[Records from a dataset]
^^^^

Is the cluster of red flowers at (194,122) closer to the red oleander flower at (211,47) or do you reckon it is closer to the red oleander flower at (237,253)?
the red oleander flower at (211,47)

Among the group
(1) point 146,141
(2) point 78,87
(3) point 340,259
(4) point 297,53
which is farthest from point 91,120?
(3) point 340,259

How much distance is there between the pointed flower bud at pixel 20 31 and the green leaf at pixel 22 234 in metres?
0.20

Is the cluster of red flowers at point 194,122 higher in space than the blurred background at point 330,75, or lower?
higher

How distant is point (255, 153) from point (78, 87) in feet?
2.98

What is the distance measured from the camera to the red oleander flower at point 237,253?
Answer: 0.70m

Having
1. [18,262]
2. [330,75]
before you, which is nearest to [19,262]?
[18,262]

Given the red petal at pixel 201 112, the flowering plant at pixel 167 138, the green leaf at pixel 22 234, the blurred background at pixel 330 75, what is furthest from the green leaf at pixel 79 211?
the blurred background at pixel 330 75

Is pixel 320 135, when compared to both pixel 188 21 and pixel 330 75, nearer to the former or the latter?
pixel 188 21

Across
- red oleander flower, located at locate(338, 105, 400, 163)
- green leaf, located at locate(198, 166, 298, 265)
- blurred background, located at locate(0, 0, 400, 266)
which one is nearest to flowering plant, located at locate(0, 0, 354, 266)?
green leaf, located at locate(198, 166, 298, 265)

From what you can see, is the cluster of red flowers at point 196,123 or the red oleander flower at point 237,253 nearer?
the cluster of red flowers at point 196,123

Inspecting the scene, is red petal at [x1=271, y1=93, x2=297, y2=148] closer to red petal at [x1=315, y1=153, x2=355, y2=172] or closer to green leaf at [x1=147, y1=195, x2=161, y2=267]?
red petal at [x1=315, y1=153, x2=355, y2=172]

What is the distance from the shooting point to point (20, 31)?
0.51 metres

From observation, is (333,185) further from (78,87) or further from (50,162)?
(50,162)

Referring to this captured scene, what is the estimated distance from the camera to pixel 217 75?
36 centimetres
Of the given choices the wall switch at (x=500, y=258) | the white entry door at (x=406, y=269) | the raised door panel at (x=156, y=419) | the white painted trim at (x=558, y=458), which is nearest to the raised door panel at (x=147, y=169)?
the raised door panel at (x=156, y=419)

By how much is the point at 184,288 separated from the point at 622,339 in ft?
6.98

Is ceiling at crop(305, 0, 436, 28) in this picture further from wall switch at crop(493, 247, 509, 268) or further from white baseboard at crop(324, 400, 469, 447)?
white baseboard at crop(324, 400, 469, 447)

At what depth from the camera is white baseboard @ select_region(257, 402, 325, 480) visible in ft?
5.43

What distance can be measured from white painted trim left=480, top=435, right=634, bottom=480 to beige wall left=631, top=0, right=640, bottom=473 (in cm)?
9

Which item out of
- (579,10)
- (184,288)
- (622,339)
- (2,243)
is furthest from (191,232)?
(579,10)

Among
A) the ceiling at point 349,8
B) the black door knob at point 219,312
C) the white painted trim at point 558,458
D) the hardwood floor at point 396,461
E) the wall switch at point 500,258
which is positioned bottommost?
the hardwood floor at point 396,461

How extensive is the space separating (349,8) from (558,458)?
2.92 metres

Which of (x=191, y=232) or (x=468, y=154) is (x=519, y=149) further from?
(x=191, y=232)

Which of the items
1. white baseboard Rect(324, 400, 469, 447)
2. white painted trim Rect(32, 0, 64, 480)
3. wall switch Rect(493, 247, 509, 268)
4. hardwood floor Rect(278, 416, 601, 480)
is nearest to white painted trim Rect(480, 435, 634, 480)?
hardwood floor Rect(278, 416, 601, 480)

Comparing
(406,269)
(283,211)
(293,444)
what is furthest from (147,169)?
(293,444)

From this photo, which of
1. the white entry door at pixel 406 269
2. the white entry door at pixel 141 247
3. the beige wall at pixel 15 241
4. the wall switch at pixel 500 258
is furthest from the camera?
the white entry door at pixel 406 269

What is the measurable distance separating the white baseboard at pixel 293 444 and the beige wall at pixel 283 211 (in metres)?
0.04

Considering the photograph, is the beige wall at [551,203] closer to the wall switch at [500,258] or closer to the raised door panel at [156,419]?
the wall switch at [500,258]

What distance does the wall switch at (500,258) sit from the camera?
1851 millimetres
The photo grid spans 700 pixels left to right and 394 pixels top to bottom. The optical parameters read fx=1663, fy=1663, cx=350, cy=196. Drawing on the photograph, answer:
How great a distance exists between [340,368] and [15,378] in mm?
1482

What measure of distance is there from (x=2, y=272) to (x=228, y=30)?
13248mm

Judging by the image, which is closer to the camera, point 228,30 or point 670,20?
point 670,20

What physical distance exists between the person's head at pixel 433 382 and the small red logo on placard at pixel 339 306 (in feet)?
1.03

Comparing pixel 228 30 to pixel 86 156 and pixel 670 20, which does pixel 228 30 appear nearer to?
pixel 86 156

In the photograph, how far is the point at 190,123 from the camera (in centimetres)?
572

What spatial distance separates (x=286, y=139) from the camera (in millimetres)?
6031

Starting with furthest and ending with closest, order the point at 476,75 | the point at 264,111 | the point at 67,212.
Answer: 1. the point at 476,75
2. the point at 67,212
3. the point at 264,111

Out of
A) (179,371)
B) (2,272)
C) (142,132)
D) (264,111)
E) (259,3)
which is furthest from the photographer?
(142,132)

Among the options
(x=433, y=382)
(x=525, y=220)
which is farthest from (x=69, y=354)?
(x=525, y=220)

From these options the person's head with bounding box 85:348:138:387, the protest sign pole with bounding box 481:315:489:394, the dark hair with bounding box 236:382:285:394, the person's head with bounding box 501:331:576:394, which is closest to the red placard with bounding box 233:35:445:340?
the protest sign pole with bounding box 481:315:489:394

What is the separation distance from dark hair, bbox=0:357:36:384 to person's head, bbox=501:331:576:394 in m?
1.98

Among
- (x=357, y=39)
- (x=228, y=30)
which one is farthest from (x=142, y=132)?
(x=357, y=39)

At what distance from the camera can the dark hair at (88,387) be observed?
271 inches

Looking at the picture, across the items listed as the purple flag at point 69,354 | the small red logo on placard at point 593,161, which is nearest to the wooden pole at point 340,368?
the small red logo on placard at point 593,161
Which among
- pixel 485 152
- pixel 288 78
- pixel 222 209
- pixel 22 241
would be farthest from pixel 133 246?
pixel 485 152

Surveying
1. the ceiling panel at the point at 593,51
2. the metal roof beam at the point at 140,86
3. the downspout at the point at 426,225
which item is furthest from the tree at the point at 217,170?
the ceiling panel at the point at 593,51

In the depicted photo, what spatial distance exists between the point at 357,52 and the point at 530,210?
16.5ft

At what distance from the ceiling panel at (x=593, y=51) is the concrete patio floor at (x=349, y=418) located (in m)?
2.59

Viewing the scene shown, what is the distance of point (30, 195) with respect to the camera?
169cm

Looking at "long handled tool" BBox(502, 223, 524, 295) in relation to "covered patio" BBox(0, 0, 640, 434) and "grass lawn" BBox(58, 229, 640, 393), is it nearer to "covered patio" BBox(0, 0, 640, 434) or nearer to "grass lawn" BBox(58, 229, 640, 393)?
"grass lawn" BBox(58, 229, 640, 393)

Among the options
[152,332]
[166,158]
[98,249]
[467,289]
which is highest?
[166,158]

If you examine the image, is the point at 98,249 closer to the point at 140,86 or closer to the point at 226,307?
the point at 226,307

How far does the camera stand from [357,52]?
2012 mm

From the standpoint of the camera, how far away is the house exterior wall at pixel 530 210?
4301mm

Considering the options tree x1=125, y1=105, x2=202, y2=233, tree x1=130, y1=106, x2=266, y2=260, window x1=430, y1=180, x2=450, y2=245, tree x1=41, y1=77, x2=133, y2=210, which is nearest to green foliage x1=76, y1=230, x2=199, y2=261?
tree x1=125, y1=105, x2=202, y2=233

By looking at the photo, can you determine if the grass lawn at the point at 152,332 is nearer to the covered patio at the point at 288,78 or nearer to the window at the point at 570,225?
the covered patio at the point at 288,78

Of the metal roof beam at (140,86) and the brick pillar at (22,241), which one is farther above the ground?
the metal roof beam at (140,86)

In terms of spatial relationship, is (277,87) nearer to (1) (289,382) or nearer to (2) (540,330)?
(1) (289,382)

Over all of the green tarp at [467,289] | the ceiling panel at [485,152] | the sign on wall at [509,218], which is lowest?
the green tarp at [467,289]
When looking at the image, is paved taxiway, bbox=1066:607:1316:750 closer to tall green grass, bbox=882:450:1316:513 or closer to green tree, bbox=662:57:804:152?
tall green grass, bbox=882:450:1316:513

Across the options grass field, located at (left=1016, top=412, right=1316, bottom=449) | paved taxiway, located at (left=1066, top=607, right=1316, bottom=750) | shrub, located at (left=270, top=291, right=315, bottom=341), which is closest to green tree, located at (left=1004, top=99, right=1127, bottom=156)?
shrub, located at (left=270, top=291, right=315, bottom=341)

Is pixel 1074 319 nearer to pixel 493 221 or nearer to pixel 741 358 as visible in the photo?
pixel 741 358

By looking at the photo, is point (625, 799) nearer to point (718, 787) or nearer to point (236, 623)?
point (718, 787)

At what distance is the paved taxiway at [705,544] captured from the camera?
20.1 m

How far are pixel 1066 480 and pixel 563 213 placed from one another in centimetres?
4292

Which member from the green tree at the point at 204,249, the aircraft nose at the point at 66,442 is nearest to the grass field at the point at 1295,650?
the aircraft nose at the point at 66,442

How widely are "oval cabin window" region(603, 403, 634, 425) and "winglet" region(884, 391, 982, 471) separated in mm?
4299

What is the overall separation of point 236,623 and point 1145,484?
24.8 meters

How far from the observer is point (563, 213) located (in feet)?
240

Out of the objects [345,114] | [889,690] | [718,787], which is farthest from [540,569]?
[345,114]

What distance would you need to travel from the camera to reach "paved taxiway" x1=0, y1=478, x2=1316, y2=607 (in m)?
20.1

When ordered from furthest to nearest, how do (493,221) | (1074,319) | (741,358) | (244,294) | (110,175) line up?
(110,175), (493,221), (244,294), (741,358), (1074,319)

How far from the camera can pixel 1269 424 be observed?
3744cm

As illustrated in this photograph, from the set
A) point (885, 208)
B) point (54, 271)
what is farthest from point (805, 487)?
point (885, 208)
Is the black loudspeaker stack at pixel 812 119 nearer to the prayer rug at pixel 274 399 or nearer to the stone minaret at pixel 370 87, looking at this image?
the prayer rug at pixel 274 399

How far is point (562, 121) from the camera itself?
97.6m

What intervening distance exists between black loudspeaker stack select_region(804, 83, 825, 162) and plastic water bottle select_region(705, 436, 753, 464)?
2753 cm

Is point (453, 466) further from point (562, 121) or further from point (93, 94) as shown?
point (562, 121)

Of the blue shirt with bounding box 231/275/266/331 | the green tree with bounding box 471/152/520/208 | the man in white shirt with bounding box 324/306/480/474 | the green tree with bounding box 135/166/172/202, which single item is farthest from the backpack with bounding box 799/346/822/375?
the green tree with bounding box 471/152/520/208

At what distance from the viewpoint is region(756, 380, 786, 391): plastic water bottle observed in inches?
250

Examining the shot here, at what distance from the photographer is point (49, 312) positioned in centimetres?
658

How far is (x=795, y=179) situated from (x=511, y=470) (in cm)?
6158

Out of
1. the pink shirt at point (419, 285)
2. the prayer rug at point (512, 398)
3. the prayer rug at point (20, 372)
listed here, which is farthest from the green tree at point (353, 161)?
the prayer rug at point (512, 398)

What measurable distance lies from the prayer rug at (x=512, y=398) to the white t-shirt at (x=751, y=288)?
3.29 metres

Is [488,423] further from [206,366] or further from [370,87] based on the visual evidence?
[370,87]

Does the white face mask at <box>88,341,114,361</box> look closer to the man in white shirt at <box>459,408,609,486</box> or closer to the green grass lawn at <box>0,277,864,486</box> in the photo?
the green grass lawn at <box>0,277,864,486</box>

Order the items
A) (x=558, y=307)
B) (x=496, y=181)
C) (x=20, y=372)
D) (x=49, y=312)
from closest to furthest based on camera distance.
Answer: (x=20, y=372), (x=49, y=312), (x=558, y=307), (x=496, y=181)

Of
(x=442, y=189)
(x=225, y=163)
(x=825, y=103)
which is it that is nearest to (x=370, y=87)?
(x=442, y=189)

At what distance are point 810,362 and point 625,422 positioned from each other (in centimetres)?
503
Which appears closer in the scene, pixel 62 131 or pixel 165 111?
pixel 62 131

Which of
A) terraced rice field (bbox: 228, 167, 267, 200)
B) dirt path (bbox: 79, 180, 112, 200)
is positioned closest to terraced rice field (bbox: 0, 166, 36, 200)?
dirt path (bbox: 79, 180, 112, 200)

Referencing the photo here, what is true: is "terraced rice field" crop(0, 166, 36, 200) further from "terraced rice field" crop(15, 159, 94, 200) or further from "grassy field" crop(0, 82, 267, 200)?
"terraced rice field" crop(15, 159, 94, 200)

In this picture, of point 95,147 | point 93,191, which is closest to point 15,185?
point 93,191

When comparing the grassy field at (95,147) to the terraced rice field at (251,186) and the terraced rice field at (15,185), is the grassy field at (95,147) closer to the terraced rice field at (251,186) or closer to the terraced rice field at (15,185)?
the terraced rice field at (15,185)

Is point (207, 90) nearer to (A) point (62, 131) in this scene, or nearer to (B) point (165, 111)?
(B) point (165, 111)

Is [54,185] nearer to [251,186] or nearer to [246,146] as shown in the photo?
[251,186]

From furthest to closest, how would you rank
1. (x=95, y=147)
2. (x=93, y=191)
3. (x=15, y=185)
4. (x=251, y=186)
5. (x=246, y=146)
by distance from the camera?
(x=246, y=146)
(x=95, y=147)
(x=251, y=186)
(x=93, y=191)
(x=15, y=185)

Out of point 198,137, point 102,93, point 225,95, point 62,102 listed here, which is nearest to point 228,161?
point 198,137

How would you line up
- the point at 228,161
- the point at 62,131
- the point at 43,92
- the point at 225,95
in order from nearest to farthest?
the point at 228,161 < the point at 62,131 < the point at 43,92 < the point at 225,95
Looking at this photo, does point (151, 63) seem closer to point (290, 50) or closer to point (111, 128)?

^^^^

Your objective =
Lay out the part of the data that opens with the line containing "At what distance are" and runs through the end of the data as a JSON list of strings, one string per line, leaving out blank lines.

Task output =
[
  "At what distance are point 810,362 and point 625,422 positioned from each other (in centimetres)?",
  "503",
  "Which appears closer in the scene, pixel 62 131 or pixel 165 111?",
  "pixel 62 131",
  "Which of",
  "A) terraced rice field (bbox: 228, 167, 267, 200)",
  "B) dirt path (bbox: 79, 180, 112, 200)",
  "is positioned closest to terraced rice field (bbox: 0, 166, 36, 200)?",
  "dirt path (bbox: 79, 180, 112, 200)",
  "Referencing the photo here, what is true: is \"terraced rice field\" crop(0, 166, 36, 200) further from \"terraced rice field\" crop(15, 159, 94, 200) or further from \"grassy field\" crop(0, 82, 267, 200)?",
  "\"terraced rice field\" crop(15, 159, 94, 200)",
  "In this picture, of point 95,147 | point 93,191, which is closest to point 15,185?",
  "point 93,191",
  "When comparing the grassy field at (95,147) to the terraced rice field at (251,186) and the terraced rice field at (15,185), is the grassy field at (95,147) closer to the terraced rice field at (251,186) or closer to the terraced rice field at (15,185)?",
  "the terraced rice field at (15,185)",
  "Is point (207, 90) nearer to (A) point (62, 131) in this scene, or nearer to (B) point (165, 111)?",
  "(B) point (165, 111)",
  "Is [54,185] nearer to [251,186] or nearer to [246,146] as shown in the photo?",
  "[251,186]",
  "From furthest to closest, how would you rank",
  "1. (x=95, y=147)",
  "2. (x=93, y=191)",
  "3. (x=15, y=185)",
  "4. (x=251, y=186)",
  "5. (x=246, y=146)",
  "by distance from the camera?",
  "(x=246, y=146)",
  "(x=95, y=147)",
  "(x=251, y=186)",
  "(x=93, y=191)",
  "(x=15, y=185)",
  "Out of point 198,137, point 102,93, point 225,95, point 62,102 listed here, which is nearest to point 228,161?",
  "point 198,137",
  "How would you line up",
  "- the point at 228,161",
  "- the point at 62,131",
  "- the point at 43,92",
  "- the point at 225,95",
  "in order from nearest to farthest?",
  "the point at 228,161 < the point at 62,131 < the point at 43,92 < the point at 225,95",
  "Looking at this photo, does point (151, 63) seem closer to point (290, 50) or closer to point (111, 128)?"
]